Le cicatrici mute dei menù: intreccio di scritture e ormeggi – pigmento di lettura – che si snodano lungo l’arco di tre sillogi.
E poiché d’ogni ancoraggio resta memoria fino ai confini della pelle (cicatrici in grado di riportare in vita lo strascico di un passo, l’aroma brunito delle dita al tabacco, litanie dimenticate, sapori seclusi… o l’attrito singolare fra battito e respiro e frescure e tepori) diventa possibile risalire al dialogo interno e al vissuto che ne hanno elevato la consapevolezza.
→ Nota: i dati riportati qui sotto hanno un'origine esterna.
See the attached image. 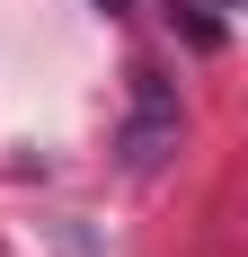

Così encausti e tessuti cicatriziali dimorano tra i versi nella cui leggibilità resiste l’illeggibilità del silenzio da cui provengono; e rappresentano “lo strappo attraverso il quale il silenzio, l’Esterno indisponibile irrompe nel pensare.” (Byung-Chul Han, La società senza dolore)
Tipologia ulteriormente riconducibile all’arte del kintsugi... di “abbracciare il danno”: sapienza corporea (d’intelligenza manuale, storicizzata a fronte di fragilità cruciali e impreviste; forma nobile, sublime, di problem solving artigianale), abilità e splendore del ripristino creativo impreziositi nel sentimento delle cose e nella patina del tempo predisponendole all’altrove di un inoltre possibile.